Then when I first started playing with Danny Kortchmar, an old friend of mine from New York who I used to know from summers on Cape Cod in Massachusetts, he and I when we first got together, he was all about blues. He gave me an entire education really along with my older brother, Alex, who was a blues singer until he died.

Anyway, that and the sort of Brazilian, Afro-Cuban, Caribbean kind of connection, those were really my main sources. That's what I was interested in listening to and that's what I wanted to sound like.
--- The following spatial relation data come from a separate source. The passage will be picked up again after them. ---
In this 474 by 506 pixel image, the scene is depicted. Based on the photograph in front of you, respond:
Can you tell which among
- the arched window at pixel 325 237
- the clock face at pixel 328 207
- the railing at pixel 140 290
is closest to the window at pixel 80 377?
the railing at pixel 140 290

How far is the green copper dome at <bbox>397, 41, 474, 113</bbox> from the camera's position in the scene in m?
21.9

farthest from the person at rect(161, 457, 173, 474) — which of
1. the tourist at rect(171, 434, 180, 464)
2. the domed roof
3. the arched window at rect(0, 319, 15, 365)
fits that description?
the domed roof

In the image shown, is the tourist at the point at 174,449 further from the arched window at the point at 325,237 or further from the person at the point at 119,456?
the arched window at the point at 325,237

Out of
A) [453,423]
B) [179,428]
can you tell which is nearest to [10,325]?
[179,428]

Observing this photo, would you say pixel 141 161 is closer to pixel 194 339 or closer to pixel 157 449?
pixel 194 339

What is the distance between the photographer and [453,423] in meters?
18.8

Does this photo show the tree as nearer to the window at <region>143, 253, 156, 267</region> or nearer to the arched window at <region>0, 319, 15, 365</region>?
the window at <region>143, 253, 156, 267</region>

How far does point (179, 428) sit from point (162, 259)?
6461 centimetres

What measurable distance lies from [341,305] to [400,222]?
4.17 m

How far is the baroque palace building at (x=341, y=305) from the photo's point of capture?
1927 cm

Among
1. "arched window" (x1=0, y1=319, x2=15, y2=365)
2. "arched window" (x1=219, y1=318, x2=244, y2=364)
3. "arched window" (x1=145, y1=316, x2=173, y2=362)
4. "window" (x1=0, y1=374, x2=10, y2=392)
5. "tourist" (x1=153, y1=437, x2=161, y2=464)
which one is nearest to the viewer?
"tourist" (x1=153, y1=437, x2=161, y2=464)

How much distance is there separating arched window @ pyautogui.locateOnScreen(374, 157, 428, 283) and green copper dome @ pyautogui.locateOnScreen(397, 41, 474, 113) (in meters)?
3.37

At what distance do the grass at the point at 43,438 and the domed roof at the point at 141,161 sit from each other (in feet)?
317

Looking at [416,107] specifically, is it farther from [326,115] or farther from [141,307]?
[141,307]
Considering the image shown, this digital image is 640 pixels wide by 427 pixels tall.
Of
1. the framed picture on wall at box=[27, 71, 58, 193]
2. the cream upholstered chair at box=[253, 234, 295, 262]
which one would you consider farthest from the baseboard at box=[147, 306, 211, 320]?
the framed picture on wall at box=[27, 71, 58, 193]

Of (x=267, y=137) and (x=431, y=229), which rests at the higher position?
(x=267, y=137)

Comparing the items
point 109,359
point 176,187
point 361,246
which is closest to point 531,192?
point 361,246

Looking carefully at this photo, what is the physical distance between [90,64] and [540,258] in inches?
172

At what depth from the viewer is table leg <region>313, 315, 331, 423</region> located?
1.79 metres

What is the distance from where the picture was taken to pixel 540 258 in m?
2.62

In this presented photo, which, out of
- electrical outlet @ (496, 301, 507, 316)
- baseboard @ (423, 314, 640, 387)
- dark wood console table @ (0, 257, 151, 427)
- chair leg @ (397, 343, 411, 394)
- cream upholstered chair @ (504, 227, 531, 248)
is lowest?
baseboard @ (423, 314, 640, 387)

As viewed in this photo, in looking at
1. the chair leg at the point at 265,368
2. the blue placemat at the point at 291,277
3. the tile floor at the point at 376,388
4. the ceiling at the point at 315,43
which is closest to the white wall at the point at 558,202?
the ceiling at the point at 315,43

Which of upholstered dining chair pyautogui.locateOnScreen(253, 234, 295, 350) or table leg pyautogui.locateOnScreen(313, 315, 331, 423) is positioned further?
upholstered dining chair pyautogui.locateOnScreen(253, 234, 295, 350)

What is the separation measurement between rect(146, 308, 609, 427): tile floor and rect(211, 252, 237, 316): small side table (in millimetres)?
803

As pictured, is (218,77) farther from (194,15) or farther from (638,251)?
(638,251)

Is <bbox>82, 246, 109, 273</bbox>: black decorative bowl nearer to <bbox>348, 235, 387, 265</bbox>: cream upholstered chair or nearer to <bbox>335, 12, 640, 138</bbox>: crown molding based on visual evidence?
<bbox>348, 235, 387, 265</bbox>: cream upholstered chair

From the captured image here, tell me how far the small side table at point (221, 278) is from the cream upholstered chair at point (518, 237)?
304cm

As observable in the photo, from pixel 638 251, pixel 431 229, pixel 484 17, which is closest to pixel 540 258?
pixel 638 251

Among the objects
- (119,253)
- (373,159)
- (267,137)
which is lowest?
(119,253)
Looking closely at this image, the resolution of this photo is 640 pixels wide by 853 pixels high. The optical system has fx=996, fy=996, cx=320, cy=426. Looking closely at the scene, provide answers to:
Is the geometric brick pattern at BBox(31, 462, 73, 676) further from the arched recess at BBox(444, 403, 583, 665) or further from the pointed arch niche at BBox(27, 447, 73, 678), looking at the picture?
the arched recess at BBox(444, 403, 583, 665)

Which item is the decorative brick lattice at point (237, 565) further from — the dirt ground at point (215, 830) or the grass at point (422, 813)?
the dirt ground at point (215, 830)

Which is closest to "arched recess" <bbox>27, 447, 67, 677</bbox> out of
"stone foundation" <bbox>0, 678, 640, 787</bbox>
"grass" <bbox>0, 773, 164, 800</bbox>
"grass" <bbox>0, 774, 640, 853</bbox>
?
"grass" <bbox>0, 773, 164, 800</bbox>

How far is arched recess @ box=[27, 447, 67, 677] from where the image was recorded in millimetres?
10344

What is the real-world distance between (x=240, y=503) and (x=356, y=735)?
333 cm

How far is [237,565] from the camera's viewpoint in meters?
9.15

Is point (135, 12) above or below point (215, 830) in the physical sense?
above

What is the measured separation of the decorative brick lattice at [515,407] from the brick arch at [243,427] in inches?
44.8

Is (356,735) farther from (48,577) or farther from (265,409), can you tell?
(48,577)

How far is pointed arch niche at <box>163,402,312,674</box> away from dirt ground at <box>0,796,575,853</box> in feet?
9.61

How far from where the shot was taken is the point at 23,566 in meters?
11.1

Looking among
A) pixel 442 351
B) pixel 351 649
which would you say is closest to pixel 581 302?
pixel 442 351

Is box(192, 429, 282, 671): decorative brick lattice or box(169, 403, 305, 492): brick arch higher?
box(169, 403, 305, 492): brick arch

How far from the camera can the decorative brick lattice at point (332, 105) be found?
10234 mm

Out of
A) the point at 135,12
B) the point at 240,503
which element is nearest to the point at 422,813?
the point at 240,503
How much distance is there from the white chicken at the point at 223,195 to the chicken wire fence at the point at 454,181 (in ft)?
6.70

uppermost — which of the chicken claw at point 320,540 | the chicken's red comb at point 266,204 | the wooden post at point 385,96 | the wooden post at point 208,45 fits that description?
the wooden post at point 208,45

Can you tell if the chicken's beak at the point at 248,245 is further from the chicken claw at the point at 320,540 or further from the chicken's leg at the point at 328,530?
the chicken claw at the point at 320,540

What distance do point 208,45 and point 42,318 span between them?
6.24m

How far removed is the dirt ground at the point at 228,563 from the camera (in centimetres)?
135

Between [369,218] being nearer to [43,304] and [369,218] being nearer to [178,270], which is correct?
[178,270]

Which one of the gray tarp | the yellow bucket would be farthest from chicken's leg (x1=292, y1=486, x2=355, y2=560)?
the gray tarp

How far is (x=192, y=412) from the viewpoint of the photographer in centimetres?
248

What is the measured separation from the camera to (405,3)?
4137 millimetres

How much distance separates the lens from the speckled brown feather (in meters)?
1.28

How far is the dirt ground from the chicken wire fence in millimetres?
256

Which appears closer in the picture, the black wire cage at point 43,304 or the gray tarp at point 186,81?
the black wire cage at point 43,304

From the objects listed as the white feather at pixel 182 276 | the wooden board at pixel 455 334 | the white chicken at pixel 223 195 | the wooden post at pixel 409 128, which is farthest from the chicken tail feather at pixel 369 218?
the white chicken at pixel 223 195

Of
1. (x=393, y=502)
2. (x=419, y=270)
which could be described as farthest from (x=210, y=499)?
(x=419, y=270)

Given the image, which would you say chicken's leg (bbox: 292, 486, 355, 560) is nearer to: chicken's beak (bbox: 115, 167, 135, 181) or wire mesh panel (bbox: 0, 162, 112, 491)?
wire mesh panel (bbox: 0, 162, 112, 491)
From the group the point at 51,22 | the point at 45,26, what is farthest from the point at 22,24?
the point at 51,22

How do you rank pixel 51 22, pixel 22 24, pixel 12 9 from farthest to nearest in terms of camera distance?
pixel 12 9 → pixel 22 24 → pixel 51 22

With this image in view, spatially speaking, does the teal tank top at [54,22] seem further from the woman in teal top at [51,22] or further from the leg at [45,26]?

There has been this thing about white people stealing Black music. I mean, I think there's no doubt about that. But there are also white musicians, Eric Clapton, Ry Cooter, Phil Collins you mentioned. You know, many, many players who just were brought up on and loved Black music and just want to sound that way. That's the way, when I sit down and sing, that's what comes out because that's what I'm trying to emulate.

You know, Marvin Gaye, Sam Cooke, huge giants and people who I listened to and just studied at length as a kid and all that empty time that we used to have. I think that may be something that you and I had in common growing up. There was a lot of empty time.

That's not the case now for kids. It's all shattered into little smithereens. You're distracted so frequently. You don't get a chance to really listen and reflect. That Marvin Gaye approved of my version of "How Sweet It Is," for instance, was a great relief.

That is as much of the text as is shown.